I have built a snow wall at the most windy side of my tent. I have enjoyed this. Probably it was the first time that I was doing it, since my childhood, when we loved to build snow fortresses! It seems that I did not forget the skills. A bit later, I was able to check my e-mail box from the station.
11 January, Monday
There was no wind today and the Bassler left the station this morning. We had a briefing with Alain and Gigi, the field guides Sanne and Alain Trullemans (both from the Belgian Army) and the 5 scientists (Elie and Steve, Irina, Josef and me). David Gladsteen (cameramen of the expedition) filmed us. We have discussed about plans. We get important information ; that the field guides leave the base from 13 to 14 Januray for the traverse to the sea coast, Alain and Gigi are going to meet the Japanese expedition from 27 to 29 or 30 January, and the electricity for the 2 scientific containers will be installed on 13 January. Gigi showed us the pictures of a non-frozen lake. This is great news, as last year, Jeroen and Steve spent a lot of time trying to find lakes. Gigi will be able to collect more samples during the trip to the Japanese scientists. I will do the microscopy of already available sediments. It is also decided that if the weather is good, we'll go to Pingvinane on Friday (15 Jan).

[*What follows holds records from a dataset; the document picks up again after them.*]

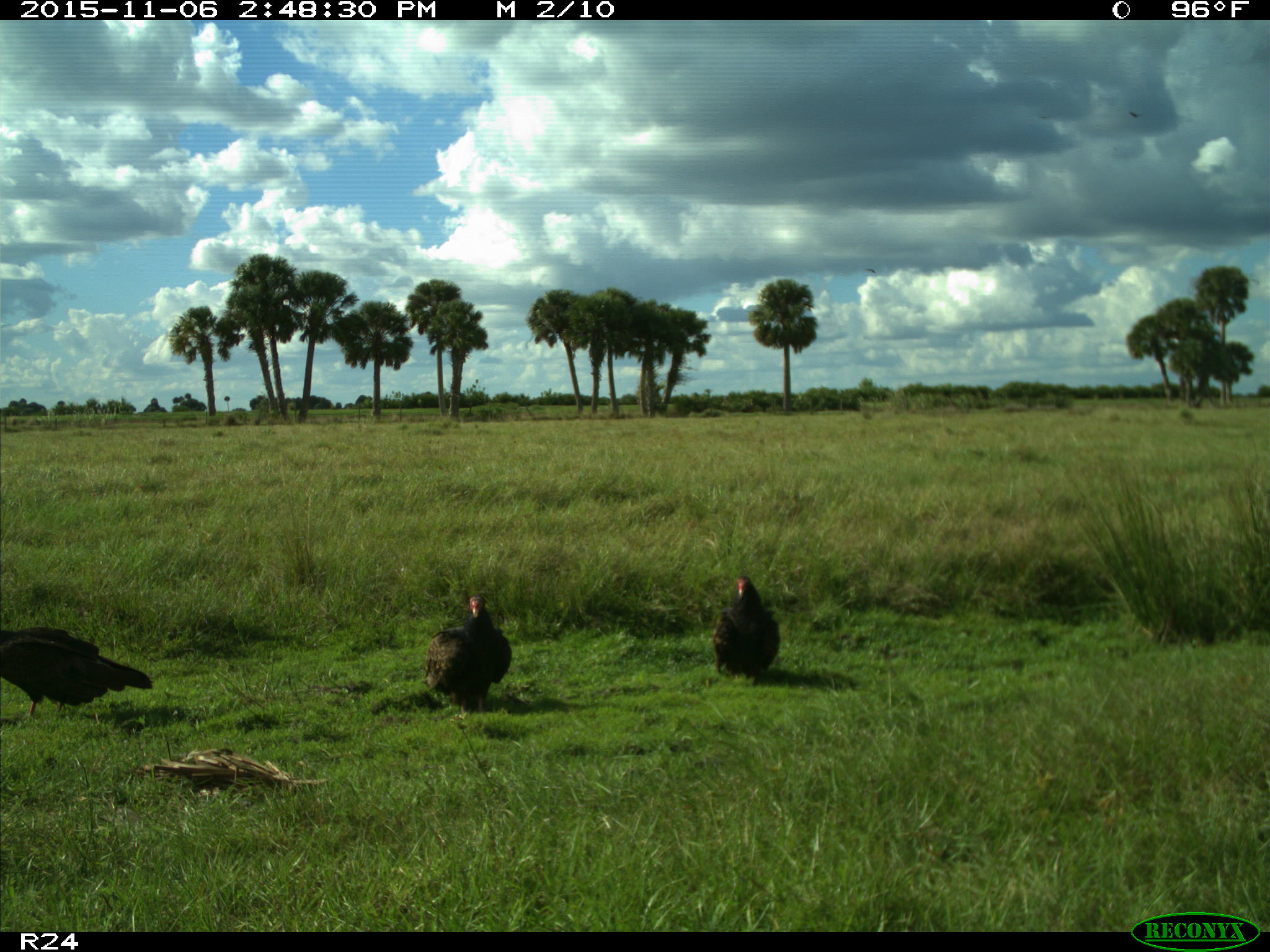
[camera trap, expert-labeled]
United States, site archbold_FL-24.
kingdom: Animalia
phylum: Chordata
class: Aves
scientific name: Aves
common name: birds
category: unidentified bird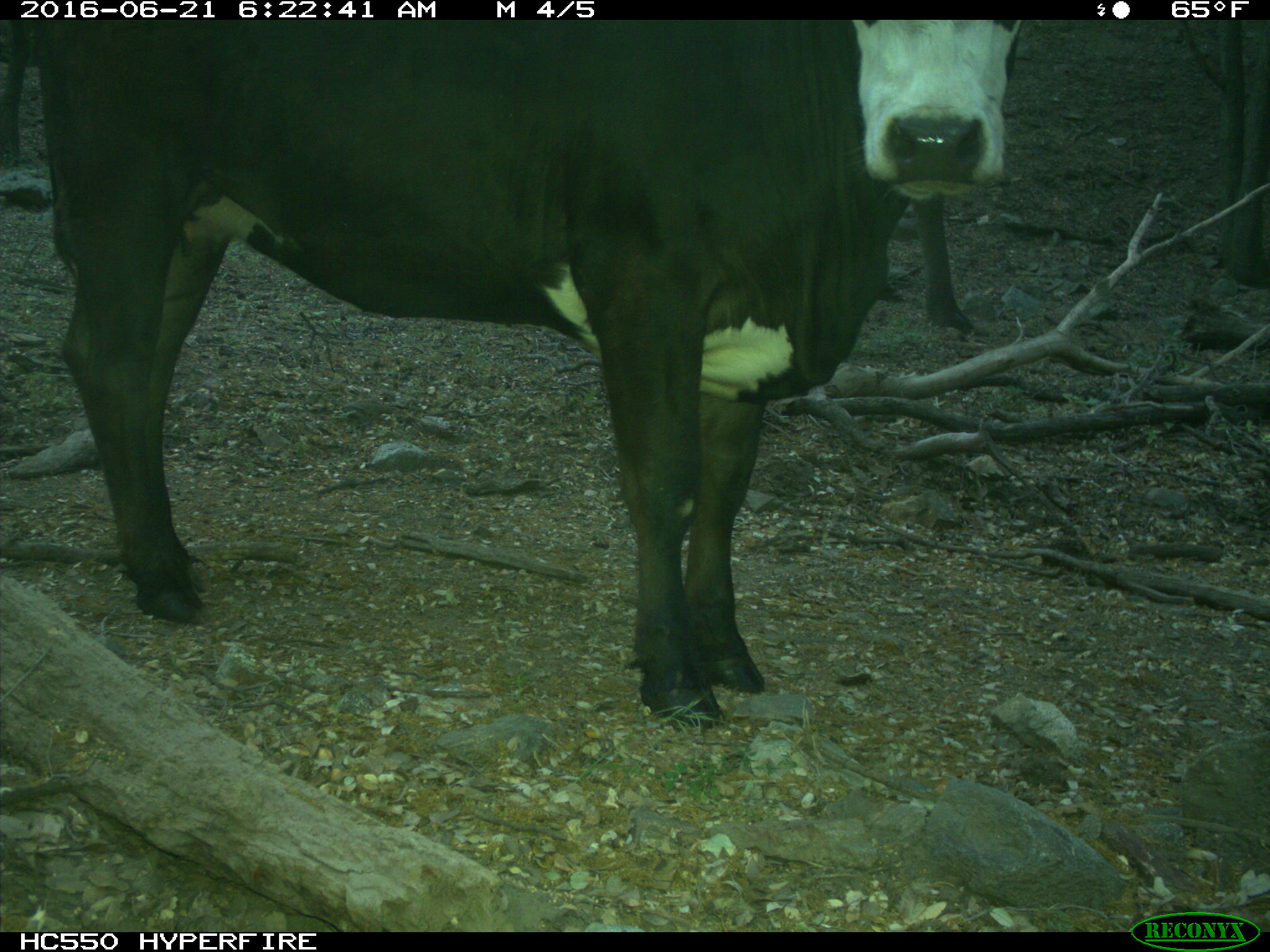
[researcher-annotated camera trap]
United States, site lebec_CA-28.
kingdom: Animalia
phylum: Chordata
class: Mammalia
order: Artiodactyla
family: Bovidae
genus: Bos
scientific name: Bos taurus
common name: domestic cow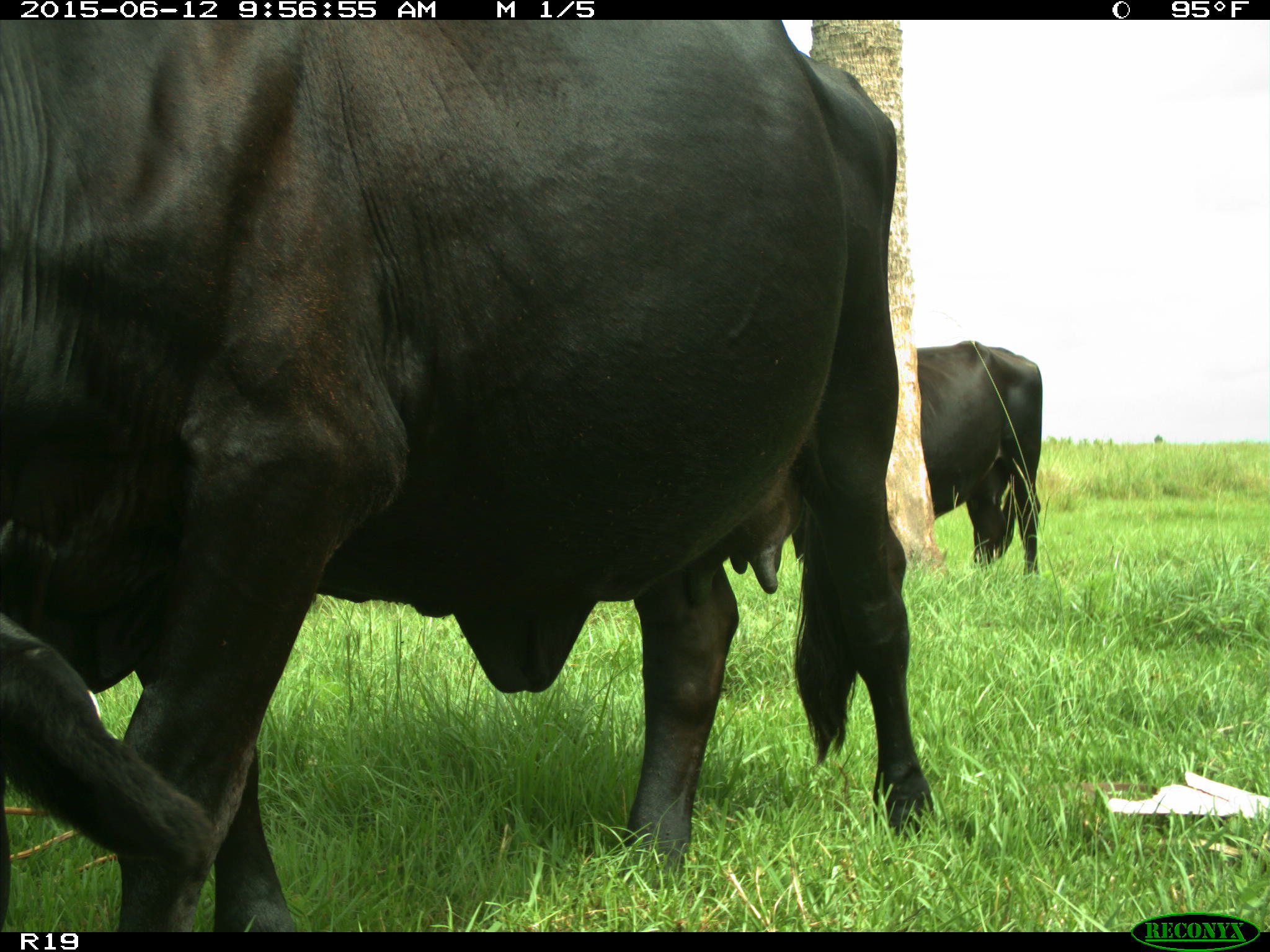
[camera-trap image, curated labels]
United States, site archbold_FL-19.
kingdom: Animalia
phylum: Chordata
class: Mammalia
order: Artiodactyla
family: Bovidae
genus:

A less good news is that this year, there is a lot of snow (probably more than in 2007). This means that we can expect some difficulties in locating the microbial communities, because we would be buried in snow.
After this briefing, we had a field training with the guides: all about the camp, Prinoth, ski-doos, radio, Inmarsat, Iridium phones, GPS, climbing, crampons, safety on glaciers, installation of tents. I was very proud as my tent was shown as a good example of wind protection with a snow wall. With a radio, we have learnt to use the following system (if I call to Josef): Josef, it's Zorigto, over. Zorigto, it's Josef, over. Josef, it's Zorigto, radio check. Zorigto, it's Josef, radio check. To conclude the conversation, at the end - Josef, it's Zorigto, out. It is a bit long and fussy, but avoids misunderstandings.
We went around the nunatak on ski-doos and now I understand why people pay money for that!
A very important finding of this day was a field of cryoconites at the foothill of Utsteinen. The closer to the slope, the bigger and more numerous they were. Some of them are very big, probably more than a meter in diameter. All of them have frozen lids, that are quite soft and are composed of big cristals of ice. Lids could be broken, but they are deeper than 20 cm, so we will need to use a drill. On the surface of snow, there were cryoconites also.
This is very promising, and with this nice discovery, we went back to the camp.